Let’s also examine hedge fund activity in other stocks – not necessarily in the same industry as New Residential Investment Corp (NYSE:NRZ) but similarly valued. These stocks are The Chemours Company (NYSE:CC), EQT Corporation (NYSE:EQT), Owens Corning (NYSE:OC), and Zscaler, Inc. (NASDAQ:ZS). All of these stocks’ market caps are similar to NRZ’s market cap.
Ticker | No of HFs with positions | Total Value of HF Positions (x1000) | Change in HF Position |
---|---|---|---|
CC | 28 | 496631 | -3 |
EQT | 44 | 1317248 | -1 |
OC | 40 | 838801 | 8 |
ZS | 17 | 91542 | -11 |
Average | 32.25 | 686056 | -1.75 |
View table here if you experience formatting issues.

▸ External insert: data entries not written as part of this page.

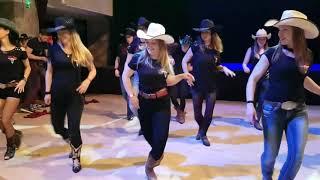 "Tennessee Wig Walk" - Bonnie Lou   (Line Dance Compilation)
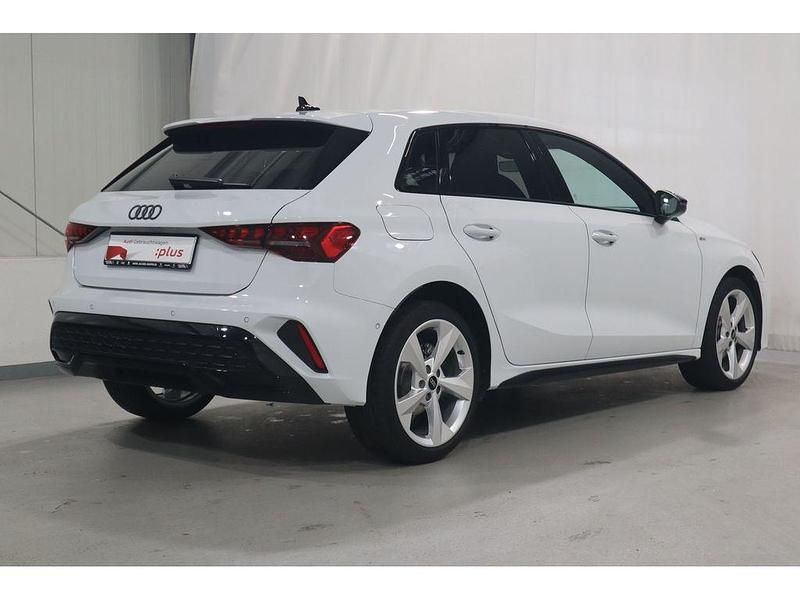 Gebraucht Audi A3 S-Line 116 PS (85 kW) 2025 Weiß Limousine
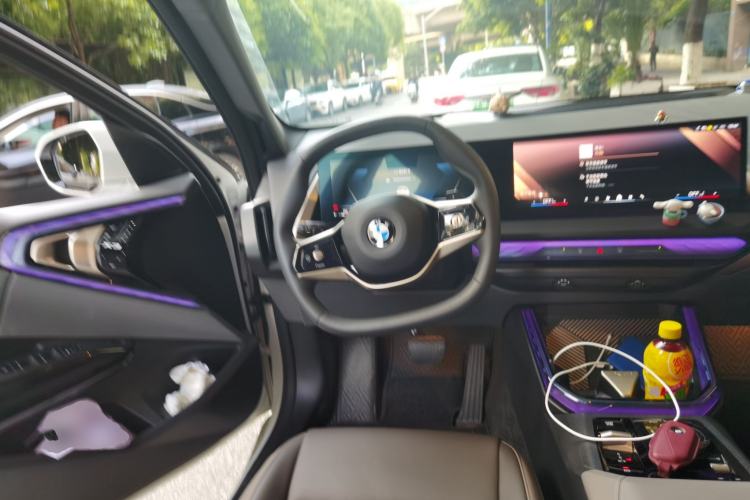 Used BMW X3 2025 xDrive25L Luxury Package Steering Wheel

As you can see these stocks had an average of 32.25 hedge funds with bullish positions and the average amount invested in these stocks was $686 million. That figure was $144 million in NRZ’s case. EQT Corporation (NYSE:EQT) is the most popular stock in this table. On the other hand Zscaler, Inc. (NASDAQ:ZS) is the least popular one with only 17 bullish hedge fund positions. New Residential Investment Corp (NYSE:NRZ) is not the least popular stock in this group but hedge fund interest is still below average. Our calculations showed that top 15 most popular stocks) among hedge funds returned 24.2% through April 22nd and outperformed the S&P 500 ETF (SPY) by more than 7 percentage points. A small number of hedge funds were also right about betting on NRZ, though not to the same extent, as the stock returned 20.5% and outperformed the market as well.